Noticeably absent from the still-developing list is chlorpyrifos, an organophosphate — a class of chemicals originally designed as a nerve agent. Its use as a pesticide has been linked to nervous system damage in children. Under President Barack Obama, the U.S. Environmental Protection Agency recommended zero tolerance on chlorpyrifos residue on food, essentially banning its use. One year ago, the Trump EPA reversed course and determined the widely-used chemical to be safe, denying a 10-year campaign by such groups as the Natural Resources Defense Council and Pesticide Action Network that sought to end its use.

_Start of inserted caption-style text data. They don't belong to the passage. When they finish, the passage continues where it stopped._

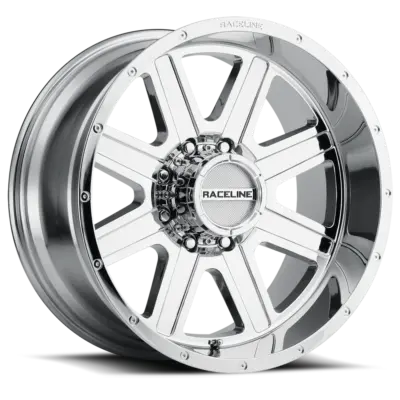 Raceline 940 Hostage Chrome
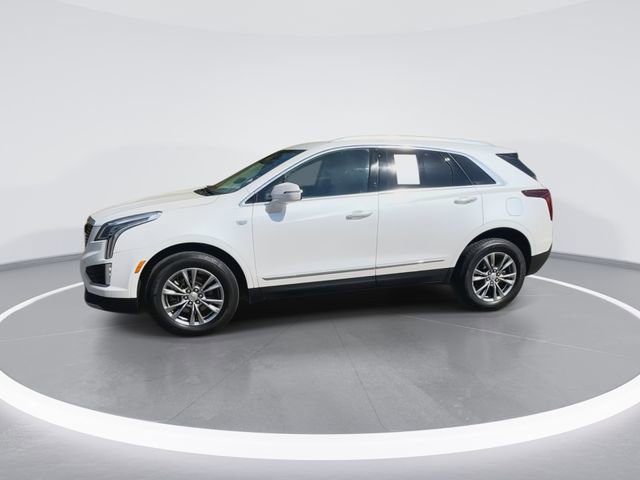 Used 2021 Cadillac XT5 Premium Luxury image 6
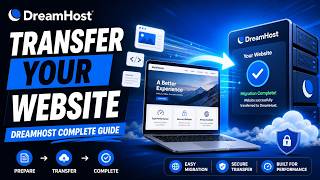 Full How to Transfer Your Website with DreamHost - Complete Guide Guide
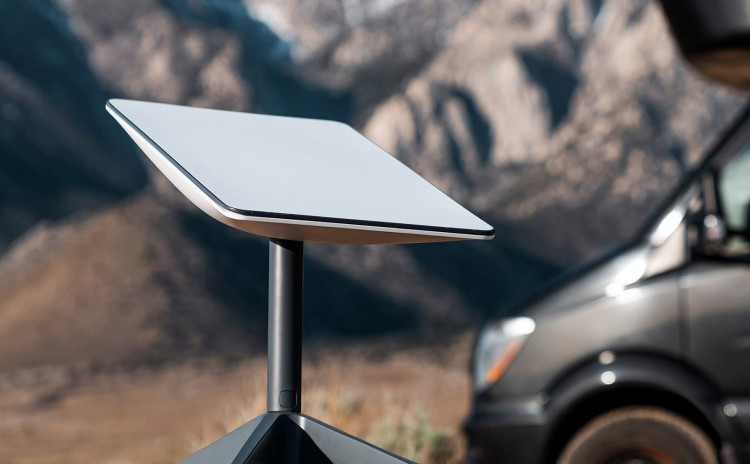 Комплект оборудования спутниковой связи Starlink gen 2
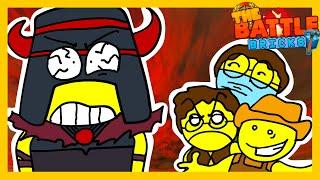 Doombringer's Dilemma | Roblox Battle Bricks Animation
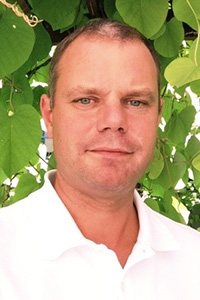 Christian Jansson är UGL handledare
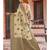 Off White Woven Party Wear Cotton Silk Sarees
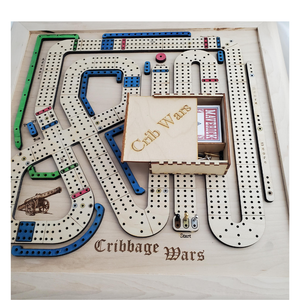 Cribbage Wars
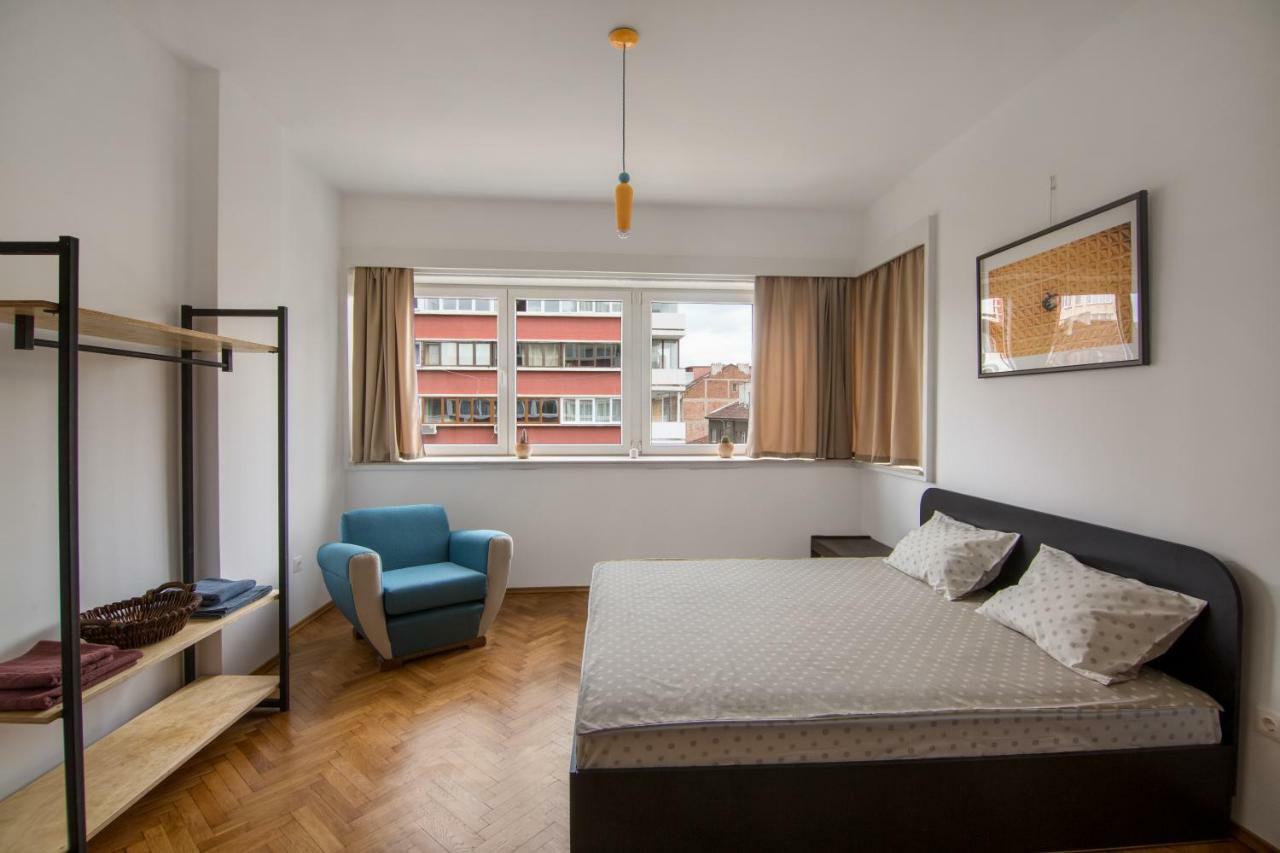 Design Apartment In Sofia Top City Center מראה חיצוני תמונה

It’s not that chlorpyrifos might not be effective on the insect, it’s that a lot of insecticides can kill the spotted lanternfly that carry less risk. Better to use a more narrow spectrum product that isn’t associated with impaired cognitive development, autism and ADHD in children. Entomologists and other researchers aren’t yet settled on exactly what chemicals are best or whether a predator might be found to limit the burgeoning population, but they have already instructed farmers and homeowners on a management regime (including quarantines on certain kinds of plants and treating so-called “Tree of Heaven,” a preferred host and food for adults) and none of it involves chlorpyrifos.
That’s what makes the recent action in the Maryland General Assembly — legislation that would have banned chlorpyrifos has been withdrawn from the House and turned into a punchless task force in the Senate — so curious. The justification is that the controversial chemical is a last line of defense against the spotted lanternfly, that farmers and others need this “tool in the toolbox” as the insect flies south from the Keystone State into Maryland. We’ll admit the bug is a little weird — the Asian native is colorful and destructive, but it doesn’t bite. Yet what’s more valuable, the state’s crops and golf courses or its children?
That’s not an unreasonable question. When the EPA reversed course on chlorpyrifos last spring, Maryland Attorney General Brian Frosh sprung into action, joining his legal counterparts from Washington state, Massachusetts, New York, Vermont and the District of Columbia in filing suit in the 9th Circuit against the Trump administration on the grounds that the pesticide has not been proven safe. We don’t recall leaders in the General Assembly raising any fuss about that lawsuit. Does the presence of the spotted lanternfly really fundamentally change how we should react to the risk posed to infants, children and pregnant women?
Either lawmakers are easily scared by the newest bug that’s apparently getting ready to show its colorful wings around town or they are easily cowed by lobbyists representing the Maryland Farm Bureau or the golf course operators that use the chemical to keep down weevils. If legislators are that worried about lanternflies, they should have lobbied Gov. Larry Hogan for more money in the budget for research on biocontrols or soft pesticides. Or conversely, if they are so convinced that chlorpyrifos is risk-free, why haven’t they called on Attorney General Frosh to pull back from his litigation to roll back use nationwide?
Small wonder that environmentalists are a little miffed about the sudden cold feet. As Ruth Berlin of the Maryland Pesticide Education Network recently observed when asked about the spotted lanternfly threat, “I think we have to be more concerned about our children.” Could it be that the real threat lawmakers are worried about is the loss of campaign donations from those associated with the chemical’s manufacturer DowAgroSciences or the customers who rely on it? If so, they ought to be more worried about how the parents of young children are going to react to such a Trump-like indifference to scientific research.